==== Supplied entries
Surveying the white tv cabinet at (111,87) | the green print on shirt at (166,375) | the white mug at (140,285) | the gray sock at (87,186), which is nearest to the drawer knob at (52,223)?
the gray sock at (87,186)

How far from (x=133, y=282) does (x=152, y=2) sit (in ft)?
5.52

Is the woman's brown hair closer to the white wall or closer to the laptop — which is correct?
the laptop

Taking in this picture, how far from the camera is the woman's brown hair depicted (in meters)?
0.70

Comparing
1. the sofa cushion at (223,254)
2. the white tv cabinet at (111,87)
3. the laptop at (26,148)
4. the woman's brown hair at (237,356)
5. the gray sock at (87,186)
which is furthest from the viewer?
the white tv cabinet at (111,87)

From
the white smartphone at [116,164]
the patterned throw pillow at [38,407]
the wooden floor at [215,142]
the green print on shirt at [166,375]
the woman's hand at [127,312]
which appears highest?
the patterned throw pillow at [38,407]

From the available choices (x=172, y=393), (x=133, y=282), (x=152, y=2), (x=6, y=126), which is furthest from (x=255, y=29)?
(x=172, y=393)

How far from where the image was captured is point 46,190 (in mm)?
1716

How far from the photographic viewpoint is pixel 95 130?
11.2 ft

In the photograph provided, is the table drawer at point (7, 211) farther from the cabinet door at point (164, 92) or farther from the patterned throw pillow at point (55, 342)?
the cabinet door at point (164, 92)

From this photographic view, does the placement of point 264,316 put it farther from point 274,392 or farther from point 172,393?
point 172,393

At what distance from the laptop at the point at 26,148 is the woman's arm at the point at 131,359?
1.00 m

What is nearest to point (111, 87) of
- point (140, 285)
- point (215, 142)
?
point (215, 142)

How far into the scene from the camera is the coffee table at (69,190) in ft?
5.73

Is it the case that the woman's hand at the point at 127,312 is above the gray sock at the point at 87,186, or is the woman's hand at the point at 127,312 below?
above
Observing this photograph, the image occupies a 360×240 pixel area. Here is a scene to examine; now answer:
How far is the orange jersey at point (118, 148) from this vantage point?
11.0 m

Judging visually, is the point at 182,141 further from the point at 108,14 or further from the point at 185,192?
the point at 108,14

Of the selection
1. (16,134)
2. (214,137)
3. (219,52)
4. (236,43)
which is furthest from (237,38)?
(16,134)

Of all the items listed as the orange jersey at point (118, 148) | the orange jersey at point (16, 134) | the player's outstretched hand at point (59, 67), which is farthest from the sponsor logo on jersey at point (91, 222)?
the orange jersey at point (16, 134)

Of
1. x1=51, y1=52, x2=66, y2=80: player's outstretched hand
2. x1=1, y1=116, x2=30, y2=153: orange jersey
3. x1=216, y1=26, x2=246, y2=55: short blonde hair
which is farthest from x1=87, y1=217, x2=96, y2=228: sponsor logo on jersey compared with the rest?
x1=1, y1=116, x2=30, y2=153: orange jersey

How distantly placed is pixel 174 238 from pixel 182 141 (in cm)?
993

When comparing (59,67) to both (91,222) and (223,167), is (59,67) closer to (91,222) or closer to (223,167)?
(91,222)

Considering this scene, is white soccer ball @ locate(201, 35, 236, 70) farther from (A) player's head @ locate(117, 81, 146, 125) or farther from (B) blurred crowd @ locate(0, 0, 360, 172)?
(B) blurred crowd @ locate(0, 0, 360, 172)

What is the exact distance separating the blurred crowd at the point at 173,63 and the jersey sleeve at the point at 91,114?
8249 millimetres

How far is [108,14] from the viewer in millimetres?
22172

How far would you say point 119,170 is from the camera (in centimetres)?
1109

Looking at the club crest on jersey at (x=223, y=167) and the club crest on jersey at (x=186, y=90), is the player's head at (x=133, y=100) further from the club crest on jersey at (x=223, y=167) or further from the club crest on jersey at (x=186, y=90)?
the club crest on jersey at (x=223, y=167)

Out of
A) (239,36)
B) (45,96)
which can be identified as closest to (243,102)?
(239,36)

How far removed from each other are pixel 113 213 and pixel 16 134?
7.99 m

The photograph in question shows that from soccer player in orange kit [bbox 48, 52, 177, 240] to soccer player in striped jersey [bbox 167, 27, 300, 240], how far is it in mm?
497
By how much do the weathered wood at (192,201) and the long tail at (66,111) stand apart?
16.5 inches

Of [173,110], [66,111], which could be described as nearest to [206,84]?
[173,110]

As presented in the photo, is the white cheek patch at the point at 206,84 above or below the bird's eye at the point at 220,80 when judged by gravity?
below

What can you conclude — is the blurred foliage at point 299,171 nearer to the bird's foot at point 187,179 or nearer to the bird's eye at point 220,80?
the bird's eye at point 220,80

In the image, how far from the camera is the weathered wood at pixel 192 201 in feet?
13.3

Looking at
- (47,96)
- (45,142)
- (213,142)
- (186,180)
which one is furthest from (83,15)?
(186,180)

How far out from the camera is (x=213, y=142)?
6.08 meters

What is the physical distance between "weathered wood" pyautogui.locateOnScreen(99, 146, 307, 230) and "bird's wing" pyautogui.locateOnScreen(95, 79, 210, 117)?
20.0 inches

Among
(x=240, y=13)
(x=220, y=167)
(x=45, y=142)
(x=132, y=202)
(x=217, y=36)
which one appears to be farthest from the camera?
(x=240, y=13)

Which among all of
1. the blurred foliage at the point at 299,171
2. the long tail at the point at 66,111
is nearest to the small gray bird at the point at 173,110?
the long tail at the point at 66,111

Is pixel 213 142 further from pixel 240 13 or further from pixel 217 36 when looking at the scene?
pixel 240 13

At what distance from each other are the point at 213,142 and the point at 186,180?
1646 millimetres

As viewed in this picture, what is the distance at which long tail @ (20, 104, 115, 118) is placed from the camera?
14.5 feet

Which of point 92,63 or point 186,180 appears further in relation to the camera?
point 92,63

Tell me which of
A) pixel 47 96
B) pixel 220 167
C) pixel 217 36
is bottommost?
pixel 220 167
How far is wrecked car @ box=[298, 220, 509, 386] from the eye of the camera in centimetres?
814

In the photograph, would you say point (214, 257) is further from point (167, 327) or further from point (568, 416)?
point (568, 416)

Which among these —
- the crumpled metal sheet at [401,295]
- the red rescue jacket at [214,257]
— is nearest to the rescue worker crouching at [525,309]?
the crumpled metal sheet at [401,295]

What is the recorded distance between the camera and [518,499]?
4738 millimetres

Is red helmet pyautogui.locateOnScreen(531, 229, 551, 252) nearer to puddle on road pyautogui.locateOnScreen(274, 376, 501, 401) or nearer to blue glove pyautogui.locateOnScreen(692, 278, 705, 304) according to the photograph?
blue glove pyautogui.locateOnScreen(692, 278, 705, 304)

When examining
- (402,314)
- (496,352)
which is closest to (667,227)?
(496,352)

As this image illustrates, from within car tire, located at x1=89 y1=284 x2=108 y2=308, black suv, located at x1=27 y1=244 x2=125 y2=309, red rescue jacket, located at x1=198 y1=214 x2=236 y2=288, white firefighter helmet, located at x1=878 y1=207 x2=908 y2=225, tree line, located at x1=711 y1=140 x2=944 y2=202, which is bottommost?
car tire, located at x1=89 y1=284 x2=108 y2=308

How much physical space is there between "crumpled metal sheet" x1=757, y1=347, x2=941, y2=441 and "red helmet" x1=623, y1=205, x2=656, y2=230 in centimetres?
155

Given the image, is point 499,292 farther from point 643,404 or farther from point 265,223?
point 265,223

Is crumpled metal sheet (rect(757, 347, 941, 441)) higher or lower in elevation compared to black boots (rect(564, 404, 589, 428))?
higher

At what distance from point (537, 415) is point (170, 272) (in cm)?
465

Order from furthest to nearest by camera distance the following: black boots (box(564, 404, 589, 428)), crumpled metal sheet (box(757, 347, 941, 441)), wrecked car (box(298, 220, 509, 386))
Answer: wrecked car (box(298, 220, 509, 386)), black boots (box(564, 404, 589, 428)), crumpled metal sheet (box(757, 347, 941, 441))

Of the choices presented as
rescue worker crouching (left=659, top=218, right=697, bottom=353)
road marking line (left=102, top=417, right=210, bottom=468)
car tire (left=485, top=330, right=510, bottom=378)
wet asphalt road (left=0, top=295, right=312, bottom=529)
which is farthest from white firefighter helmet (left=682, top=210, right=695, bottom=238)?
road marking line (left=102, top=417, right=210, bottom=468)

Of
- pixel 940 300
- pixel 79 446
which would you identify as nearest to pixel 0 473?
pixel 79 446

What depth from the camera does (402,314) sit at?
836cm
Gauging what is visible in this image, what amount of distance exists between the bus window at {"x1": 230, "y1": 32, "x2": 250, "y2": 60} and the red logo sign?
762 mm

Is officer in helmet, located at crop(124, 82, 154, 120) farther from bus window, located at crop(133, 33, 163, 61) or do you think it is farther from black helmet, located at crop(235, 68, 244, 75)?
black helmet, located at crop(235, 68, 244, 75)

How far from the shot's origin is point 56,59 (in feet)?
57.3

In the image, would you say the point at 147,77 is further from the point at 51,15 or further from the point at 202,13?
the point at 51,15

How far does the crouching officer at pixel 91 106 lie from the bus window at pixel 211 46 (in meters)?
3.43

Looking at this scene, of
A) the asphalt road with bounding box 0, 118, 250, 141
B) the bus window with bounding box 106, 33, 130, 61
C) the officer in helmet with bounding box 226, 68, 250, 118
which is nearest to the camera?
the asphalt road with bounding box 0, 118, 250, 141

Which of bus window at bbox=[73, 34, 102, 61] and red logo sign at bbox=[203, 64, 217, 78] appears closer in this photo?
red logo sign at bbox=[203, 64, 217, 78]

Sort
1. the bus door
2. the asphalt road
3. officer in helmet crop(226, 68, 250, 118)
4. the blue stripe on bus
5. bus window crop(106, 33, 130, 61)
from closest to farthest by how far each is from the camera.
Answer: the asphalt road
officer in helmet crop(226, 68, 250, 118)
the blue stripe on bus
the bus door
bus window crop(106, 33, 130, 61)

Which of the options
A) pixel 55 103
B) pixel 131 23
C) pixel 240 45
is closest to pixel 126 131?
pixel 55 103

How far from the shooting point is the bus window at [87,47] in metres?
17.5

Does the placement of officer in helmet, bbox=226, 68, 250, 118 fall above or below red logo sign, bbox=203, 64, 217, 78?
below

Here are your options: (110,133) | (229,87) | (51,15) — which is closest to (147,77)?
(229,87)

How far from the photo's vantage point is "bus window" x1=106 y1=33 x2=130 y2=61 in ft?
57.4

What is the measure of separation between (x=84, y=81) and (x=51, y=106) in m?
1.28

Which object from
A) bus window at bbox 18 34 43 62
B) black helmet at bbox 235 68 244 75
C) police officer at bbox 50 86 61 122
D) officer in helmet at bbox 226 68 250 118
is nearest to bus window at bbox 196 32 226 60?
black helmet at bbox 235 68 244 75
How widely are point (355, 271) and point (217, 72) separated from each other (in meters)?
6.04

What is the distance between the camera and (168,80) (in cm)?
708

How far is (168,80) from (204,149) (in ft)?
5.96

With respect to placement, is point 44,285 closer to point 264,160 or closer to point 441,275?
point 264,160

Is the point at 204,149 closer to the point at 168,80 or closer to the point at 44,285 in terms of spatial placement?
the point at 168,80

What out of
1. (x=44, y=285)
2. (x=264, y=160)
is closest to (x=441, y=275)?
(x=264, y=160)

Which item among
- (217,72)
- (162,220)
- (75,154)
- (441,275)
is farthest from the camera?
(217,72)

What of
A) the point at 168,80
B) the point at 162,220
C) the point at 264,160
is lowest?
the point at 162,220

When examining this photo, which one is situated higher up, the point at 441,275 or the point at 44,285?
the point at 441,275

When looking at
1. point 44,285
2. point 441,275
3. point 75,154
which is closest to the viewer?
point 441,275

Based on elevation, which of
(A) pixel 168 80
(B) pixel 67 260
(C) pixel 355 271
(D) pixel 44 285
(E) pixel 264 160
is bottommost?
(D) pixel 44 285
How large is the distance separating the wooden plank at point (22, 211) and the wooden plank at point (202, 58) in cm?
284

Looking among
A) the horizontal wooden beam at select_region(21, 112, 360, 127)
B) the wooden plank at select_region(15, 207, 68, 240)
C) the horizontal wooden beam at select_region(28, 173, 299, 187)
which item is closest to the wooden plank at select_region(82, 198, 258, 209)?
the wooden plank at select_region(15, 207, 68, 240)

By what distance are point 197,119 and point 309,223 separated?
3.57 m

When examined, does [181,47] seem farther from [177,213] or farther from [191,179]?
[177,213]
========
[Directive] Print everything from the line containing "Which among all of" down to the line containing "4738 millimetres", both included, reproducing each line without any change.

[Task response]
Which among all of
1. the blurred foliage at the point at 299,171
2. the long tail at the point at 66,111
is nearest to the small gray bird at the point at 173,110?
the long tail at the point at 66,111

Is pixel 213 142 further from pixel 240 13 or further from pixel 217 36 when looking at the scene?
pixel 240 13

At what distance from each other are the point at 213,142 and the point at 186,180?
1646 millimetres

As viewed in this picture, what is the distance at which long tail @ (20, 104, 115, 118) is placed from the camera?
14.5 feet

Which of point 92,63 or point 186,180 appears further in relation to the camera?
point 92,63

Tell me which of
A) pixel 47 96
B) pixel 220 167
C) pixel 217 36
is bottommost?
pixel 220 167
How far is wrecked car @ box=[298, 220, 509, 386] from the eye of the camera in centimetres?
814

In the photograph, would you say point (214, 257) is further from point (167, 327) or further from point (568, 416)?
point (568, 416)

Which among these —
- the crumpled metal sheet at [401,295]
- the red rescue jacket at [214,257]
— is nearest to the rescue worker crouching at [525,309]?
the crumpled metal sheet at [401,295]

What is the recorded distance between the camera and [518,499]?
4738 millimetres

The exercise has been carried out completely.